Drone airstrikes continue, including one that killed 38 people, and the Pakistanis continue to express their displeasure about those ongoing airstrikes. They threaten to stop US operations from airbases inside Pakistan, and the CIA and US military are contemplating carrying those operations from bases inside Afghanistan.

At the same time, Pakistan is also threatening to reduce/eliminate troops from along its border with Afghanistan, which would enable the Taliban to expand operations on both sides of the border, if the US suspends $800 million in aid.

Pakistan is also looking towards China for military aid, equipment, and assistance.


The Pakistanis are currently engaged in military operations against certain Taliban elements, but they aren't willing to eliminate those Taliban factions because the Pakistani ISI has long used the Taliban to influence events in Afghanistan.
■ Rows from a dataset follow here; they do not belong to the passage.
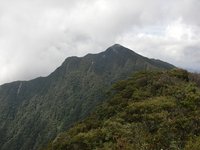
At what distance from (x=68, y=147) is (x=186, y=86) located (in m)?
24.7

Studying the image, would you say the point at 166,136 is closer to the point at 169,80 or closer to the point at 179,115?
the point at 179,115

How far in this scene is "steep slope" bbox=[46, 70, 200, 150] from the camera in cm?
3684

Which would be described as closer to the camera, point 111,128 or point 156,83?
point 111,128

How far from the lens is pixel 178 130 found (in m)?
40.6

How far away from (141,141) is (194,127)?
765 cm

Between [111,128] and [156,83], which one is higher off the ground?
[156,83]

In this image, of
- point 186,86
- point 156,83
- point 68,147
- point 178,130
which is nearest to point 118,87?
point 156,83

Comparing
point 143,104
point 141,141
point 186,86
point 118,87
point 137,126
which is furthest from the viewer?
point 118,87

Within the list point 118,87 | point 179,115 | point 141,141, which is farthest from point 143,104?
point 118,87

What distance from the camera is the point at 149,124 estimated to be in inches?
1754

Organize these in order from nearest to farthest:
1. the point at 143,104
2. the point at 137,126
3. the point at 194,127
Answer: the point at 194,127 < the point at 137,126 < the point at 143,104

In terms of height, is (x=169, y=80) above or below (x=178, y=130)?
above

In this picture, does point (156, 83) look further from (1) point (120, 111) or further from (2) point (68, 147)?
(2) point (68, 147)

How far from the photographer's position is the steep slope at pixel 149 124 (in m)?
36.8
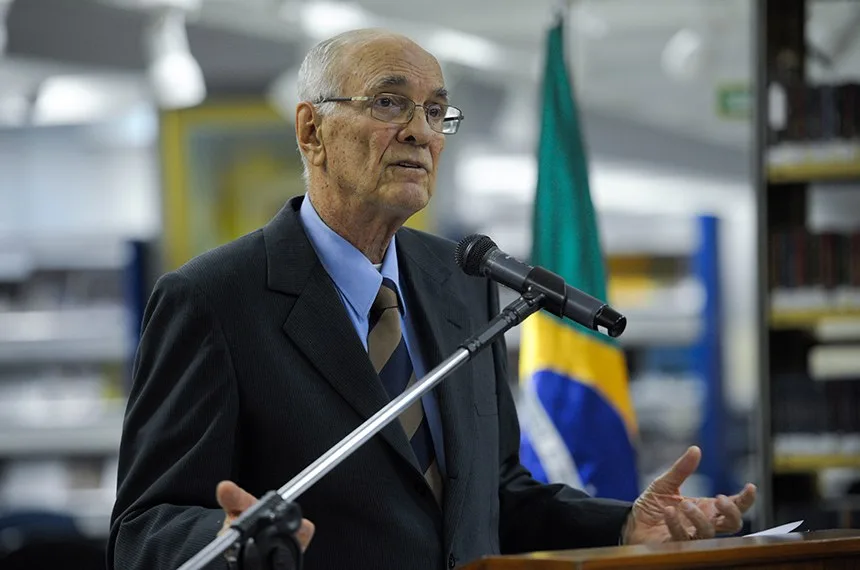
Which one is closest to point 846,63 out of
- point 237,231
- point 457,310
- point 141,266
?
point 237,231

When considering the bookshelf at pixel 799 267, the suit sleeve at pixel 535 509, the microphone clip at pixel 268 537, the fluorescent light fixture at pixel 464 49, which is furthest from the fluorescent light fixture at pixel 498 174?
the microphone clip at pixel 268 537

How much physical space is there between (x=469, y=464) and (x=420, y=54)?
63 centimetres

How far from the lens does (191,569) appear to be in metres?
1.37

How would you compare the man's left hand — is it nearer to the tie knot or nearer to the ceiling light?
the tie knot

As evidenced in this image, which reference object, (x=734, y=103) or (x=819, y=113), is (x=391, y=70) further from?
(x=734, y=103)

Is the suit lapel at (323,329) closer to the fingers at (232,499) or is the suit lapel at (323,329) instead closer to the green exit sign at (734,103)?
the fingers at (232,499)

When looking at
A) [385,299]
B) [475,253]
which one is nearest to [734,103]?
[385,299]

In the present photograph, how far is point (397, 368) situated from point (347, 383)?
0.13 m

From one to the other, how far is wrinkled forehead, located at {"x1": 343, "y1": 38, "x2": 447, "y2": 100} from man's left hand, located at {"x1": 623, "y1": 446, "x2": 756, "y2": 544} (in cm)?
66

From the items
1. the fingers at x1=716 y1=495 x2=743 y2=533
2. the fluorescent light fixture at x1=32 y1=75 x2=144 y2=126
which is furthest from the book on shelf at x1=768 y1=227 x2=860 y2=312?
the fluorescent light fixture at x1=32 y1=75 x2=144 y2=126

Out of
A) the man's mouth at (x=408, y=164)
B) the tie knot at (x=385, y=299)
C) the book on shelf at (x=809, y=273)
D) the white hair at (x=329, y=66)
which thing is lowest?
the tie knot at (x=385, y=299)

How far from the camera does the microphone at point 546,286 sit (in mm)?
1647

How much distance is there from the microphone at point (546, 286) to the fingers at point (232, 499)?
0.44m

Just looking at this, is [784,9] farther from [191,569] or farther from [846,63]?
[846,63]
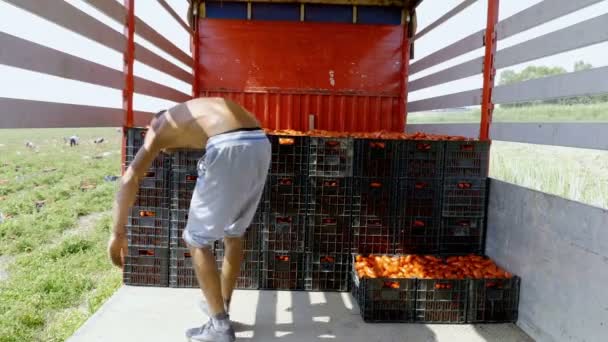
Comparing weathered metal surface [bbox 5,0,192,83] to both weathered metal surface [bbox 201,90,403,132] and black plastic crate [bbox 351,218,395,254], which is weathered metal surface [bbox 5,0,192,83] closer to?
weathered metal surface [bbox 201,90,403,132]

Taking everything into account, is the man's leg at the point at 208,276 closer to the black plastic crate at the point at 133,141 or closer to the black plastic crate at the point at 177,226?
the black plastic crate at the point at 177,226

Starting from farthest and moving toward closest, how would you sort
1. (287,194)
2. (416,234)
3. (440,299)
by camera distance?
(416,234) < (287,194) < (440,299)

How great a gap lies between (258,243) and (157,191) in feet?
3.30

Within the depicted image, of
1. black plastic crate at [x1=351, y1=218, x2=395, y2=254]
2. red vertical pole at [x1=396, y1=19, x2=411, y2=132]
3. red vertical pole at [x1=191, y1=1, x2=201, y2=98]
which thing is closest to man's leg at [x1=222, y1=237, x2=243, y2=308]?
black plastic crate at [x1=351, y1=218, x2=395, y2=254]

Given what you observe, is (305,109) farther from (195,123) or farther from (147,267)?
(195,123)

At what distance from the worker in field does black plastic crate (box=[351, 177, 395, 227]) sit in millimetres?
1290

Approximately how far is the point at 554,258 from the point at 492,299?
655mm

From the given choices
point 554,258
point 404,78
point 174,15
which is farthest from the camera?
point 404,78

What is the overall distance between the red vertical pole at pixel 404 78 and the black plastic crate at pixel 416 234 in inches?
108

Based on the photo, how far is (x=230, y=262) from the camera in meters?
3.13

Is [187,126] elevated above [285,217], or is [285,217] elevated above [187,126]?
[187,126]

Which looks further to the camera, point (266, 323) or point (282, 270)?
point (282, 270)

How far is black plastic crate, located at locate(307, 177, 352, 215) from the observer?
3.94m

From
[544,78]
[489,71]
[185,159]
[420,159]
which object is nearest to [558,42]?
[544,78]
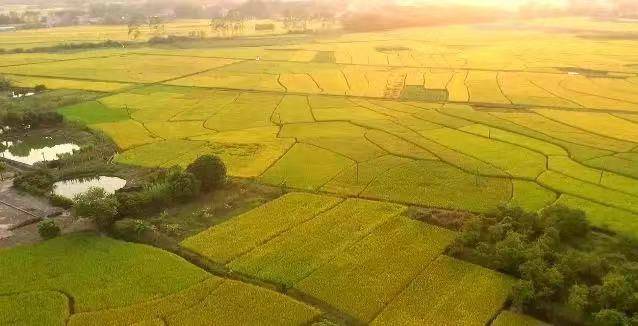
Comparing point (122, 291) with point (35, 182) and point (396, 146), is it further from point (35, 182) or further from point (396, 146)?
point (396, 146)

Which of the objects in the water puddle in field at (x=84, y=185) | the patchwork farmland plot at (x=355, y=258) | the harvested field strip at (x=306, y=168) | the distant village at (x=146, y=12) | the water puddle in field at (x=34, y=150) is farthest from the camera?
the distant village at (x=146, y=12)

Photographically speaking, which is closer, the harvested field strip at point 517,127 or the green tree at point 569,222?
the green tree at point 569,222

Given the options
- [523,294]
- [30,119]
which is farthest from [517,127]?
[30,119]

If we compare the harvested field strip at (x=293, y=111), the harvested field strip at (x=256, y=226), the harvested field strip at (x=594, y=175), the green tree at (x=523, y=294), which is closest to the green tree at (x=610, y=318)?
the green tree at (x=523, y=294)

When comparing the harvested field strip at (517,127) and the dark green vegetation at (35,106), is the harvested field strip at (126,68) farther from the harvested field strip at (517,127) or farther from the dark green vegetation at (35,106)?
the harvested field strip at (517,127)

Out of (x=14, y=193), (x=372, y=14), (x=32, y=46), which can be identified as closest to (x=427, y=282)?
(x=14, y=193)
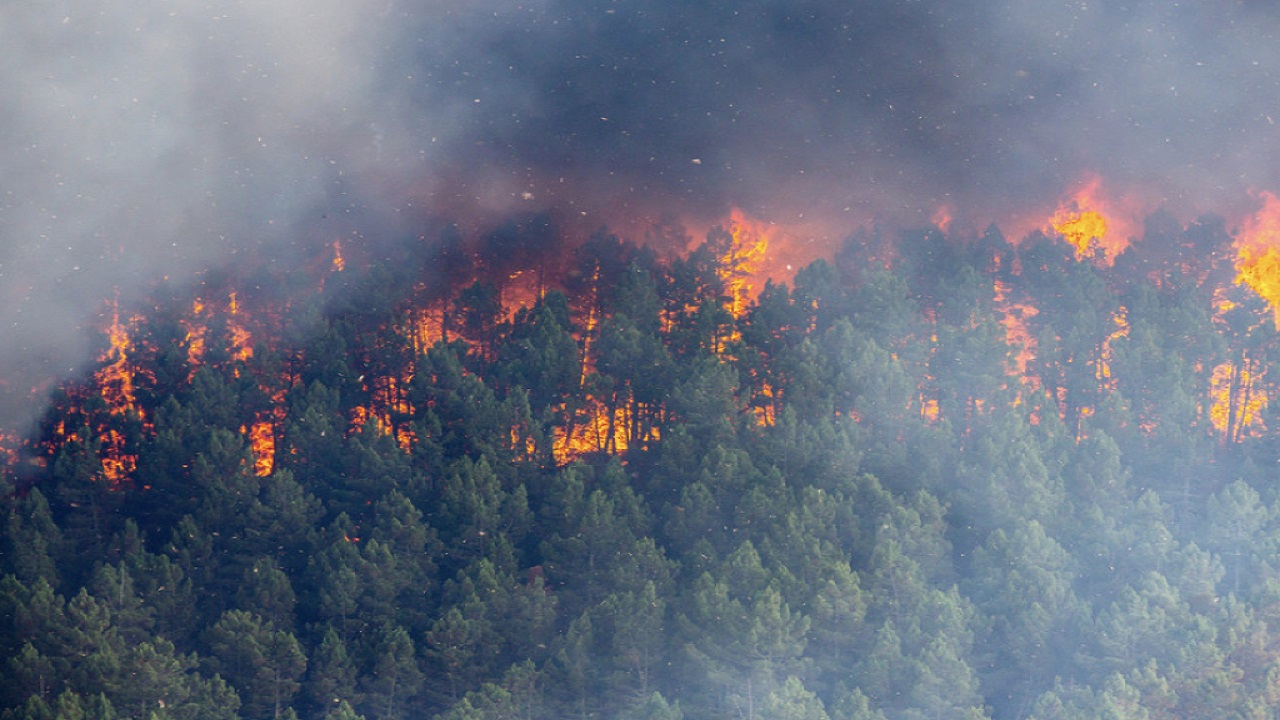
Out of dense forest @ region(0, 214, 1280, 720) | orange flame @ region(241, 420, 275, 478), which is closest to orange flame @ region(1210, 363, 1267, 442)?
dense forest @ region(0, 214, 1280, 720)

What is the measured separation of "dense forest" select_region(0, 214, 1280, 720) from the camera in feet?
106

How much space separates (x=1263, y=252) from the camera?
A: 48094mm

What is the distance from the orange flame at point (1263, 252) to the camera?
47.2 m

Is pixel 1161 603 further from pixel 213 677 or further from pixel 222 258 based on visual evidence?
pixel 222 258

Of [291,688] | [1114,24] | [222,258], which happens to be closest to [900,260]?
[1114,24]

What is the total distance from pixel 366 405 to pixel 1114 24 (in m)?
23.9

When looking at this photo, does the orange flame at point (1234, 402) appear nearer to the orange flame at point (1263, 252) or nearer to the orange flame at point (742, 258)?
the orange flame at point (1263, 252)

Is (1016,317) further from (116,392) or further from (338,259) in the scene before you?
(116,392)

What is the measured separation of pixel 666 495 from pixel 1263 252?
19.9 m

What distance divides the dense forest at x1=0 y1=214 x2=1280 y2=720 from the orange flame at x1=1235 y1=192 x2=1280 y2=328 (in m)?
1.73

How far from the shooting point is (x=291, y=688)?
31.0 m

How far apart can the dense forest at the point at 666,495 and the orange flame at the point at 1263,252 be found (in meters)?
1.73

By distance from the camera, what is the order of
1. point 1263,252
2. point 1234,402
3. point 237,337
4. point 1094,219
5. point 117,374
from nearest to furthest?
point 117,374 < point 237,337 < point 1234,402 < point 1263,252 < point 1094,219

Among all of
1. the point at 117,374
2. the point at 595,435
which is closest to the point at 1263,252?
the point at 595,435
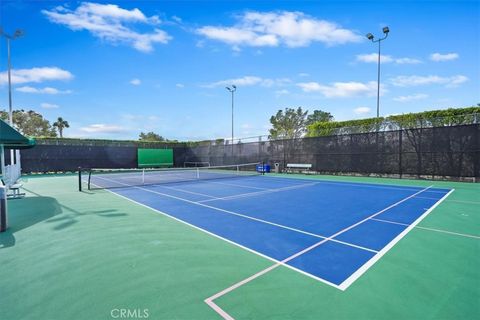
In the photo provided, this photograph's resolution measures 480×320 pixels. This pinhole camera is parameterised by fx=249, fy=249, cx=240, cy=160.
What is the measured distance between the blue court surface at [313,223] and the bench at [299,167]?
10.4 metres

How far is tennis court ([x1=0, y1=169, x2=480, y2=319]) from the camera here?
2451mm

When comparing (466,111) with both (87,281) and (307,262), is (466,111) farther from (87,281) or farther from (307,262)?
(87,281)

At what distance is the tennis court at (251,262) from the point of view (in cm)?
245

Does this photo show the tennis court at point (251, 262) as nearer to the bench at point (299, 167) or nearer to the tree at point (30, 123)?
the bench at point (299, 167)

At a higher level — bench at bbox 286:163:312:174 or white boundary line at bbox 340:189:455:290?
bench at bbox 286:163:312:174

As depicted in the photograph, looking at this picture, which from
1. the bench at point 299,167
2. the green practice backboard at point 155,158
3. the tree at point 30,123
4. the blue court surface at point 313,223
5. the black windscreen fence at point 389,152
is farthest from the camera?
the tree at point 30,123

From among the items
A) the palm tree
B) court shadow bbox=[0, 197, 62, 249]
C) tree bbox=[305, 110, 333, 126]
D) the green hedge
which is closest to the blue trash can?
the green hedge

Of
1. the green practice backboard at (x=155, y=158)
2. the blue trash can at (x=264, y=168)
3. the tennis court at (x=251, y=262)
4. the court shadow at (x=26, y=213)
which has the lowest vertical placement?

They aren't going to suddenly reverse course and no longer seek to influence the outcome in their neighbor.
Pakistan is seeking to preserve ties with the Taliban and other militants that it has used for decades to gain political influence in Afghanistan, according to Imtiaz Gul, director of Islamabad’s Center for Research and Security Studies.

The reliance on guerrillas to project power across Pakistan’s borders is part of an effort to compensate for its smaller size compared with arch-foe India, against which it has fought three wars since the countries separated at independence from the U.K.

Any army offensive “is not going to give satisfaction to the Americans, because Pakistan wants to keep a relationship with some of the groups there,” including the one led by Afghan tribal leader Jalaluddin Haqqani, said Gul.

The U.S., which is withdrawing some troops and planning to end its combat role in Afghanistan by 2014, is pushing Pakistan to crush the Taliban in its territory while helping bring its leaders to peace talks. The U.S.-led coalition forces in Afghanistan describe Haqqani as a major enemy.
Things in South Asia are getting a whole lot more dangerous because Pakistan's ongoing limited actions to deal with the Islamists and Taliban who seek to destabilize the region results from the refusal to cut longstanding ties with those elements.